In this report we will try to predict the quality of an exercise performed by an athlete. The data used in this report comes from the Human Activity Recognition project. In this study, several athletes were asked to perfrom some weight lefting exercises in 5 different ways, only one of which is the correct way of performing the lefting. The project supplied two datasets, a training and testing datasets. Each of these datasets contain several recordable variables that we will use to predict the outcome classe
which represents the class a given exercise belong to. The classe
varibale is a factor variable with four levels A,B,C,D,E. These levels are supplied in the training dataset but not in the testing dataset. In this report we will be trying to predict the classe
for each of the 20 observations provided in the testing dataset.

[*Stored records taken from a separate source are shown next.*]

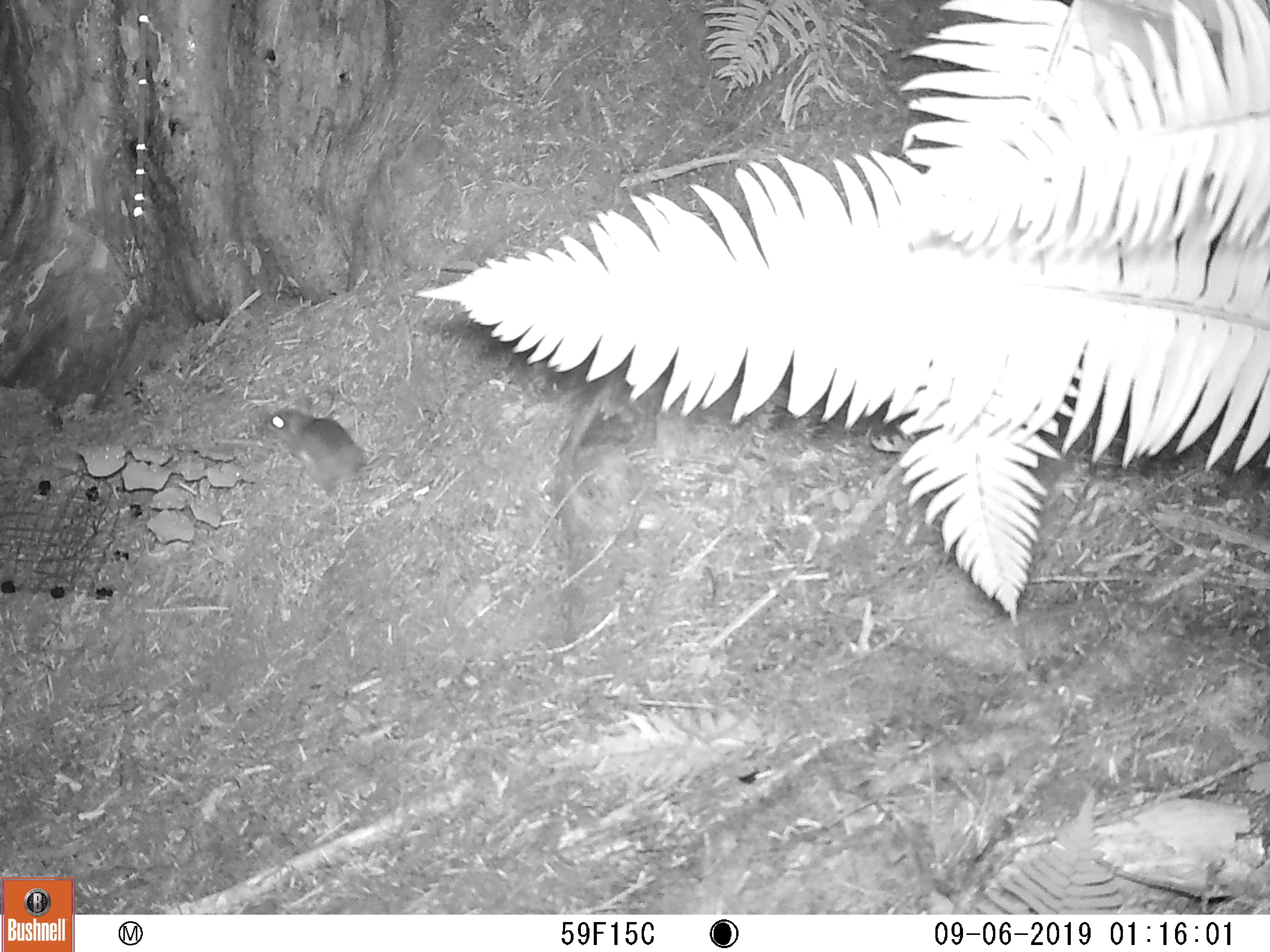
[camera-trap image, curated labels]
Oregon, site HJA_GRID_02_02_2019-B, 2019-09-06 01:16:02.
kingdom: Animalia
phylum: Chordata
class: Mammalia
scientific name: Mammalia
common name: small mammal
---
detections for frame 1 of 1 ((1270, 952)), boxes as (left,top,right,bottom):
small mammal: (248,383,405,522)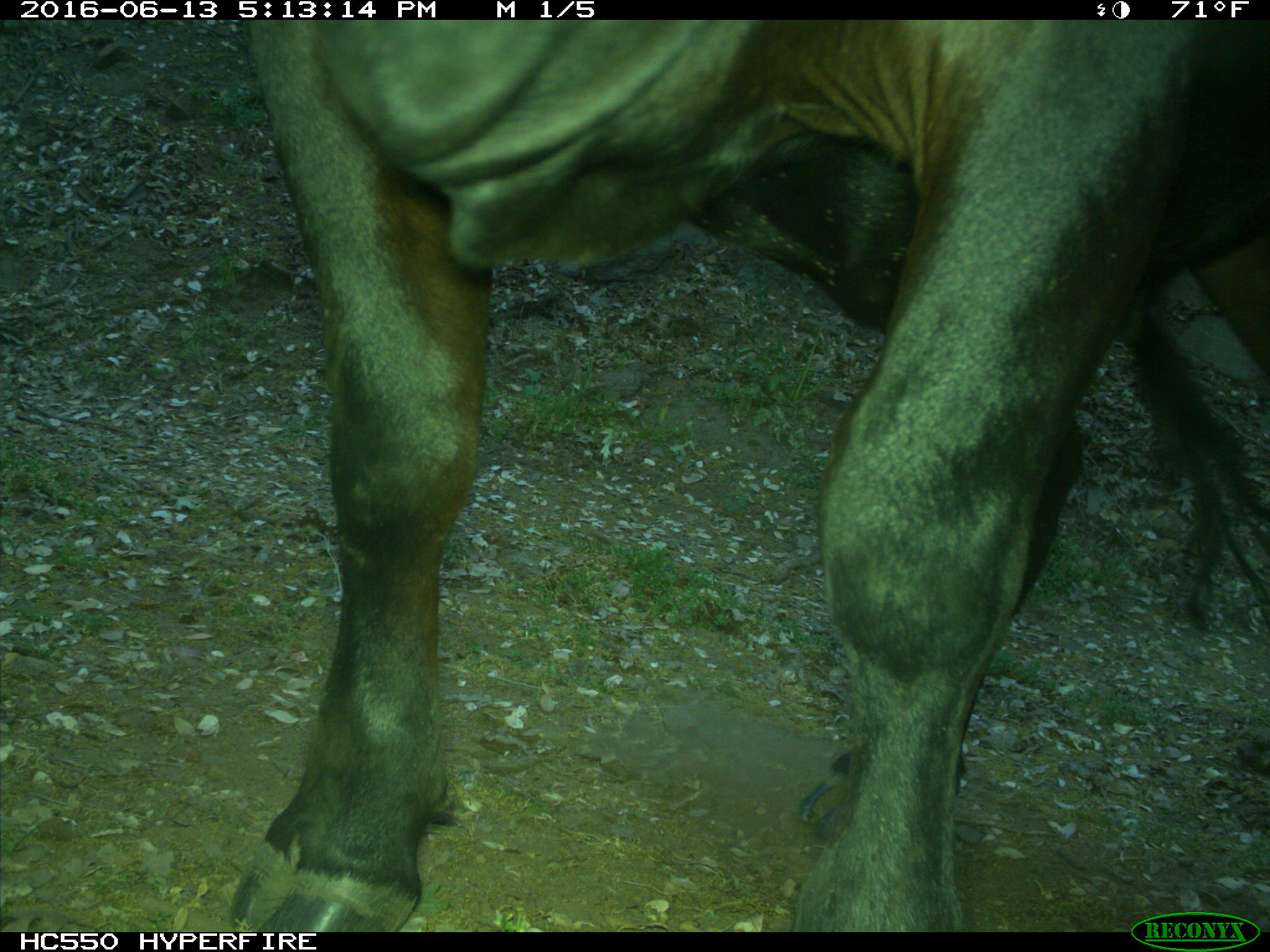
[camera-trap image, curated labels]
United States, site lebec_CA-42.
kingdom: Animalia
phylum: Chordata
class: Mammalia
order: Artiodactyla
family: Bovidae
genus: Bos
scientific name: Bos taurus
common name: domestic cow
Bos taurus (domestic cow).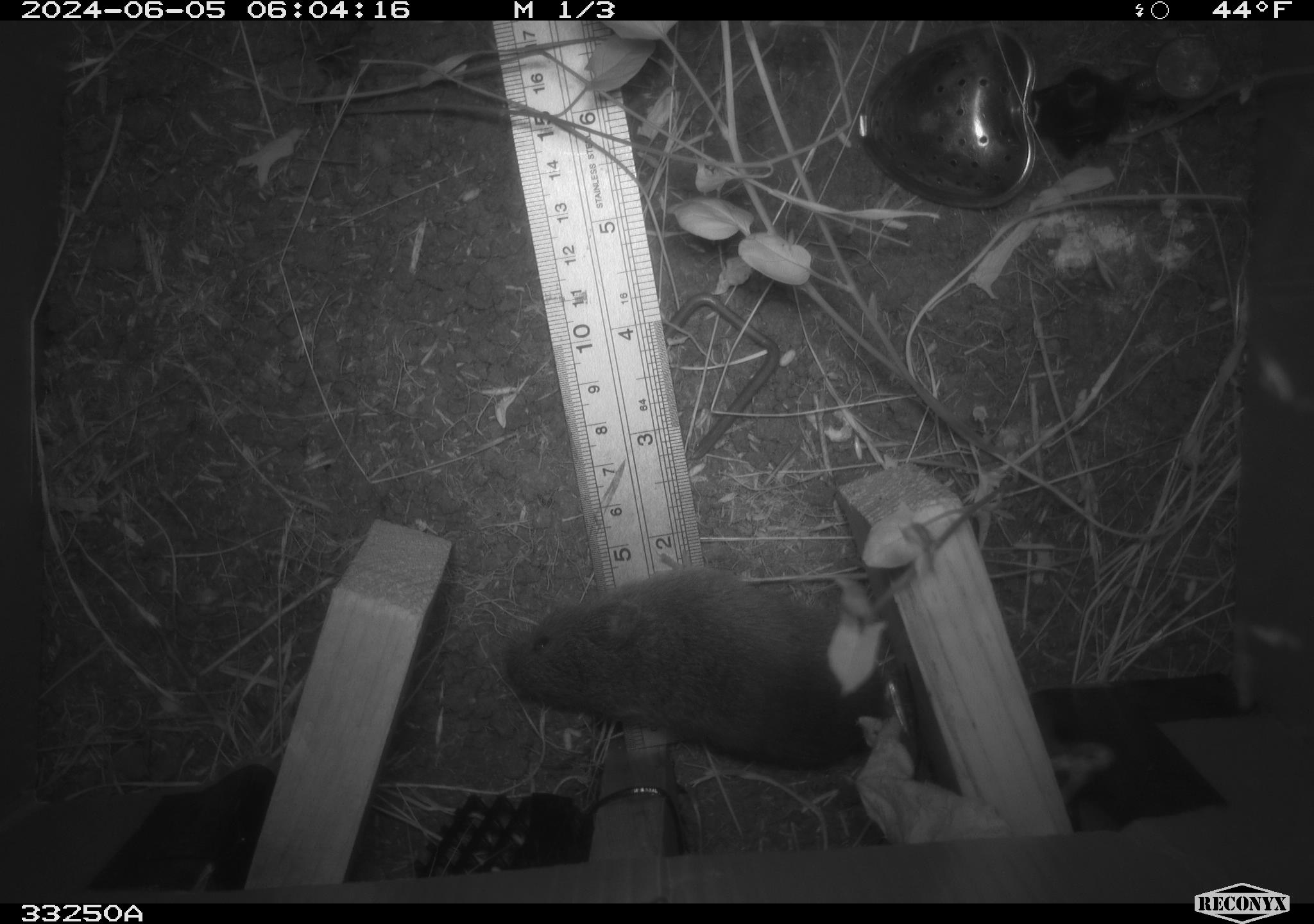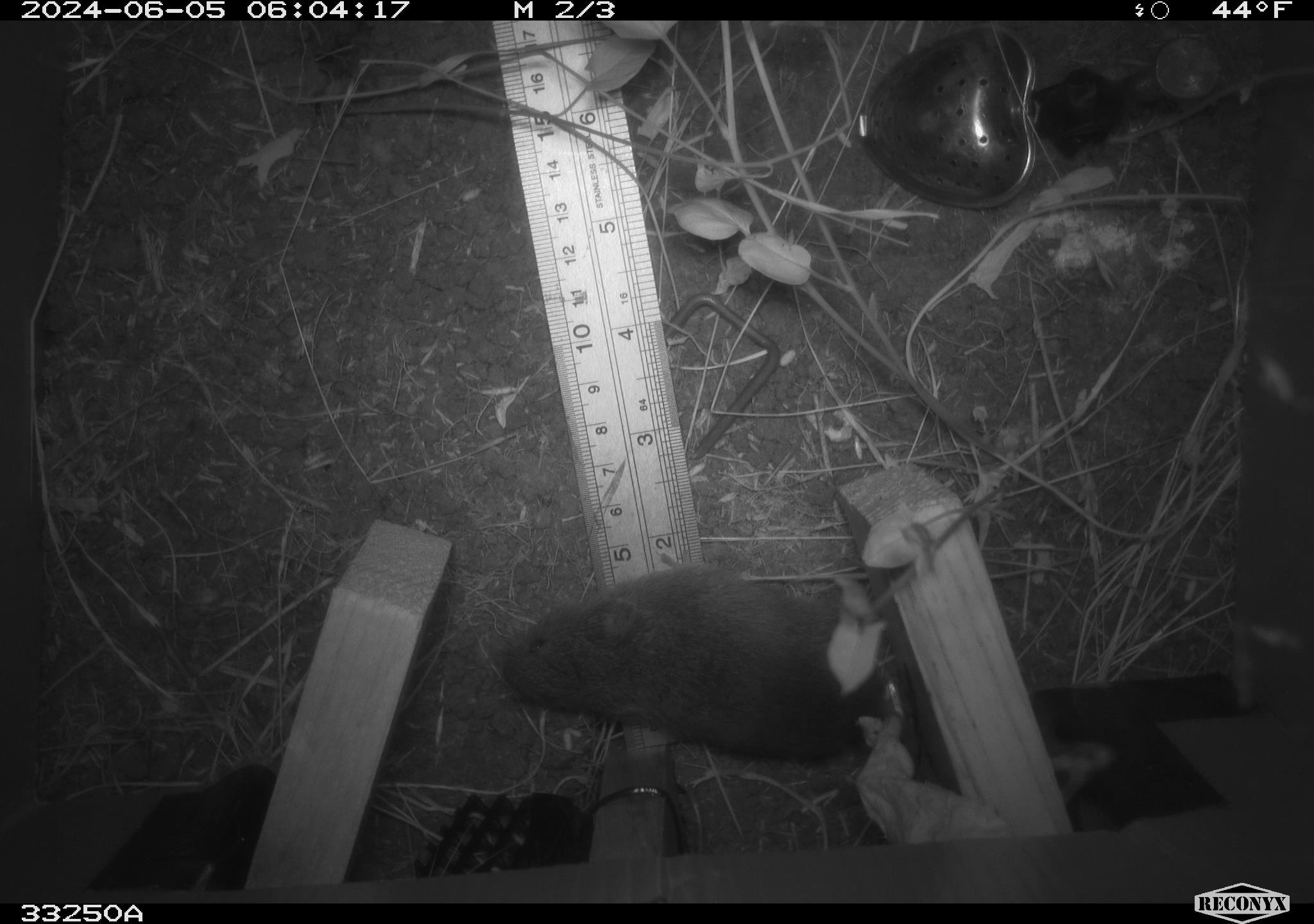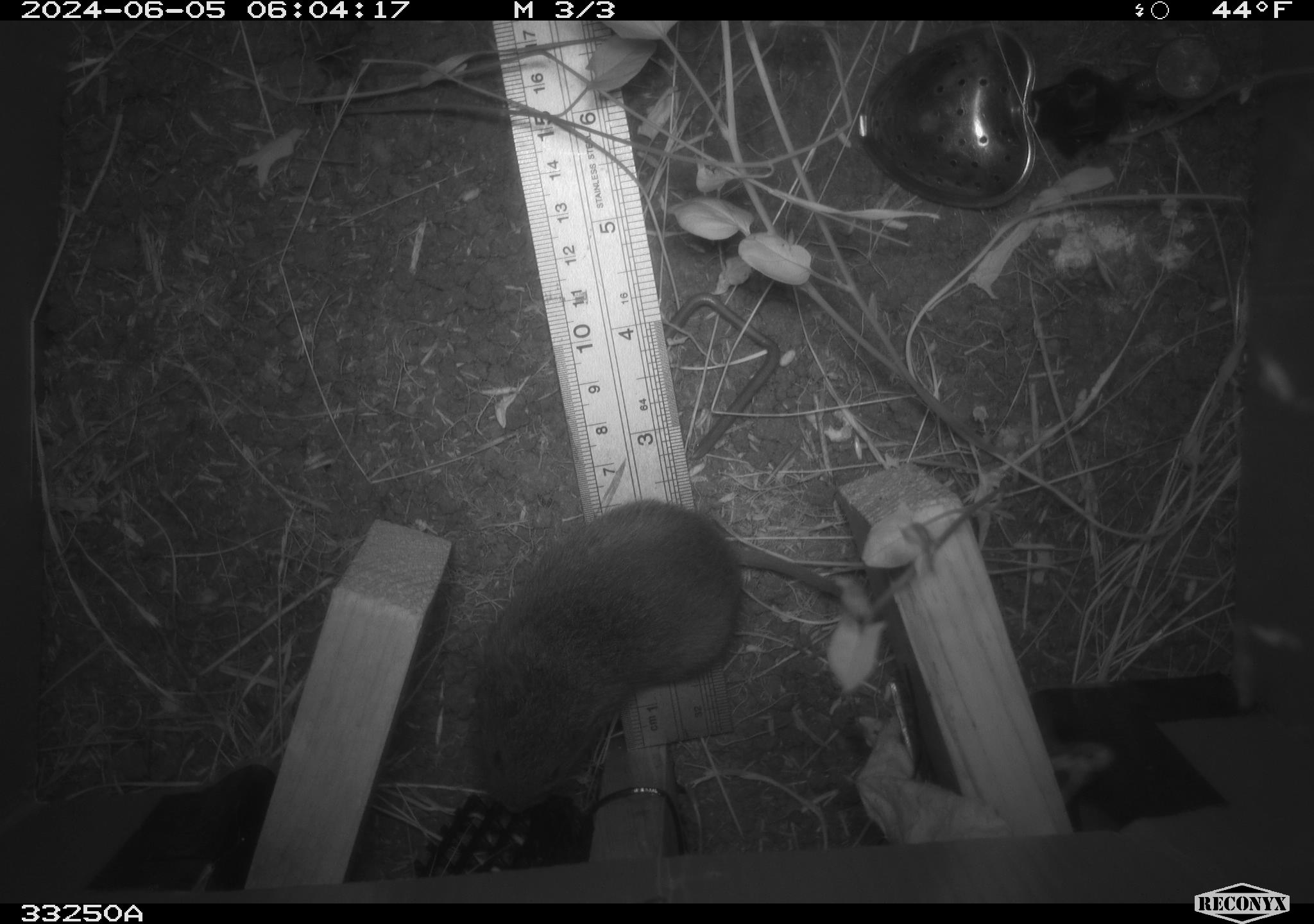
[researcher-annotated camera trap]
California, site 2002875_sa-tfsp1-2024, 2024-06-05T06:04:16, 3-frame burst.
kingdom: Animalia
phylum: Chordata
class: Mammalia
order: Rodentia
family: Cricetidae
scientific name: Arvicolinae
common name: voles, lemmings, and muskrats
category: arvicolinae subfamily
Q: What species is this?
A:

We start by loading the required libraries and the two datasets:
## Load libraries
library(corrplot)
library(caret)
## Loading required package: lattice
## Loading required package: ggplot2
## Load data sets
testing <- read.csv("pml-testing.csv")
training <- read.csv("pml-training.csv")
dim(training)
## [1] 19622 160
We see that the training dataset contains 19622 observations of 160 variables. After taking a quick look at the training dataset we noticed a lot of colums with NA
or no entries. The next code chunk gets rid of these columns:
## convert empty entries into NAs so we can get rid off all of them later
training[training==""] <- NA
## Now we'll get rid of the NAs
## vector to contain the locations of the NAs
NAcols <- rep(FALSE, ncol(training)) ## default it to no NAs
## Loop over the columns and flag those with lots of NAs to get rid of them in the next step
for (i in 1:ncol(training)) {
if( sum(is.na(training[,i])) > 100) {
NAcols[i] <- TRUE
}
}
## take out variables with NAs
training2 <- training[,!NAcols]
Next we’ll get rid of any of the columns in the dataset that would have no affect on the outcome, columns like time, name and so forth:
## Now the dataset has 60 columns instead of 160
## but we still need to get rid of some unrelated columns
## get rid of the name and index columns since they have nothing to do with the predictions
## get rid of the "new_window" and "time_window" vars
## get rid of the row_time_stamp vars
training3 <- training2[,-c(1:7)]
dim(training3)
## [1] 19622 53
After this data cleaning our dataset contains 53 variables, down from 160. One of these variables classe
is the outcome we are trying to predict, so the cleaned dataset contains 52 predictor variables.
Fot training purposes we will be splitting the cleaned dataset in two sets, one for training and one for cross validation. The cross validation dataset wil contain 30% of the cleaned training dataset and the smaller training dataset will contain the rest, 70% of the dataset. The reason for this is that after we obtain our model, we will be using the cross validation data to test the accuracy of our model.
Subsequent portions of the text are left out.